=== DOCUMENT PASSAGE ===
Folu Akindoyin has worked with children’s services for over four years and is now a principal social worker for an adoption agency. Folu works with some of the most vulnerable children within the care system, helping to make the adoption process as seamless as possible for both the child and family involved.

Dickie Smith is an assistant headteacher at Thames Christian School in London where he oversees the pastoral care and safeguarding of the students. He is a passionate advocate for teenagers struggling with their mental and emotional health and is a champion of all adults working in schools, recognising them as inspirational pillars of their communities.

Jake Moores oversees the Schools Project initiative at Hillsong London; holding regular assemblies within UK schools, developing ‘crews’ within the youth network and organising biannual school tours with guest speakers such as Reggie Dabbs.

Bolu Akinosin is part of Hillsong Youth and is just starting at university. He’s part of the Young Guns programme and serves on the Wildlife Connections team, helping to get youth connected into crews in their church community.

Dan Watson heads up YXYA, our Youth and Young Adults department at Hillsong, where he looks after everything from local groups and gatherings to larger events such as Young Leaders’ Lab, Encounter, Y&F Conference and Summer Camps. With a passion to change the narrative of young people’s lives, Dan also works with the Mayor of London and the Met Police to help tackle youth violence in the UK.

Jo Watson leads Hillsong YXYA alongside her husband Dan, whilst also working as Head of Operations for DIvInc – a London-based company partnering with schools to help to inspire, equip and fund under-estimated young people in business start-ups.


Education Collective is a gathering for anyone working in Education with a passion to see young people rise up, step into their potential and positively shape society. In what ways is EC influencing the education sector?

=== ROWS ===

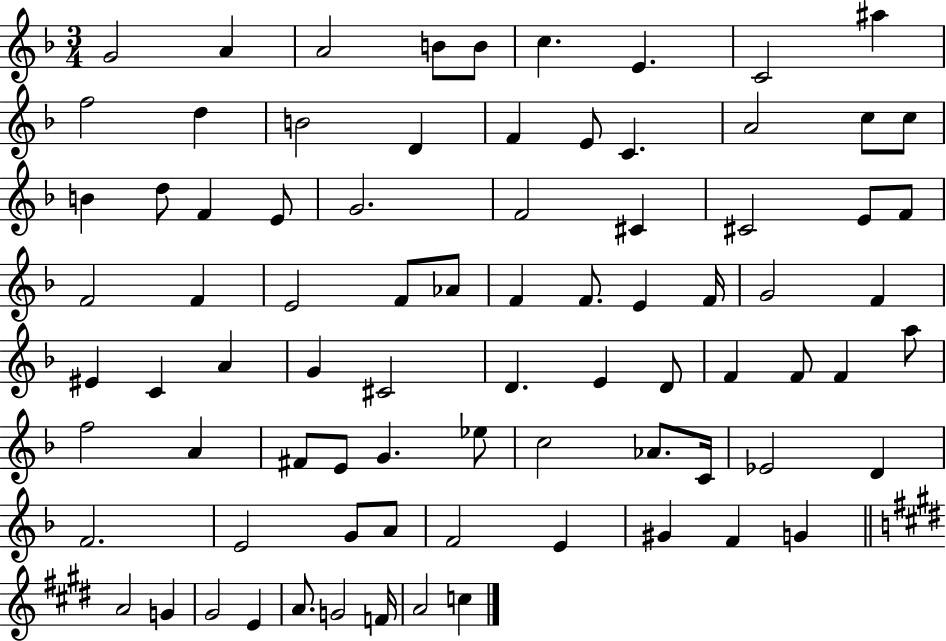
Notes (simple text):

G4/h A4/q A4/h B4/e B4/e C5/q. E4/q. C4/h A#5/q F5/h D5/q B4/h D4/q F4/q E4/e C4/q. A4/h C5/e C5/e B4/q D5/e F4/q E4/e G4/h. F4/h C#4/q C#4/h E4/e F4/e F4/h F4/q E4/h F4/e Ab4/e F4/q F4/e. E4/q F4/s G4/h F4/q EIS4/q C4/q A4/q G4/q C#4/h D4/q. E4/q D4/e F4/q F4/e F4/q A5/e F5/h A4/q F#4/e E4/e G4/q. Eb5/e C5/h Ab4/e. C4/s Eb4/h D4/q F4/h. E4/h G4/e A4/e F4/h E4/q G#4/q F4/q G4/q A4/h G4/q G#4/h E4/q A4/e. G4/h F4/s A4/h C5/q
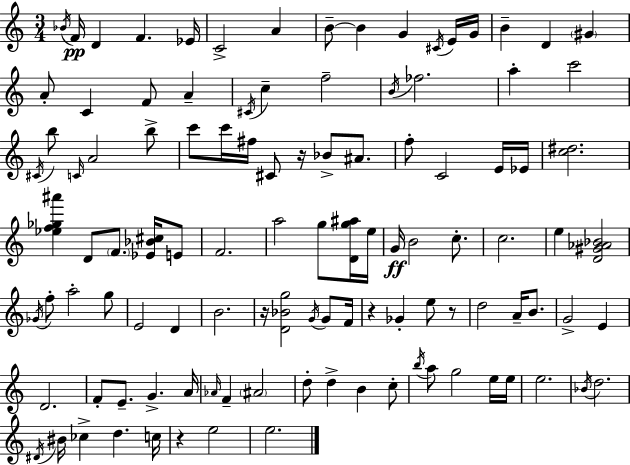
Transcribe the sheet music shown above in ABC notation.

X:1
T:Untitled
M:3/4
L:1/4
K:Am
_B/4 F/4 D F _E/4 C2 A B/2 B G ^C/4 E/4 G/4 B D ^G A/2 C F/2 A ^C/4 c f2 B/4 _f2 a c'2 ^C/4 b/2 C/4 A2 b/2 c'/2 c'/4 ^f/4 ^C/2 z/4 _B/2 ^A/2 f/2 C2 E/4 _E/4 [c^d]2 [_ef_g^a'] D/2 F/2 [_E_B^c]/4 E/2 F2 a2 g/2 [Dg^a]/4 e/4 G/4 B2 c/2 c2 e [D^G_A_B]2 _G/4 f/2 a2 g/2 E2 D B2 z/4 [D_Bg]2 G/4 G/2 F/4 z _G e/2 z/2 d2 A/4 B/2 G2 E D2 F/2 E/2 G A/4 _A/4 F ^A2 d/2 d B c/2 b/4 a/2 g2 e/4 e/4 e2 _B/4 d2 ^D/4 ^B/4 _c d c/4 z e2 e2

=== WHAT TO WORK ON ===
Can you output, word for word, the part of the Education Collective speaker profiles that opens with the words containing "Dan Watson heads" and closes with "the education sector?"? The material comes from a different source than the Education Collective speaker profiles.

=== EXERCISE RESPONSE ===
Dan Watson heads up YXYA, our Youth and Young Adults department at Hillsong, where he looks after everything from local groups and gatherings to larger events such as Young Leaders’ Lab, Encounter, Y&F Conference and Summer Camps. With a passion to change the narrative of young people’s lives, Dan also works with the Mayor of London and the Met Police to help tackle youth violence in the UK.

Jo Watson leads Hillsong YXYA alongside her husband Dan, whilst also working as Head of Operations for DIvInc – a London-based company partnering with schools to help to inspire, equip and fund under-estimated young people in business start-ups.


Education Collective is a gathering for anyone working in Education with a passion to see young people rise up, step into their potential and positively shape society. In what ways is EC influencing the education sector?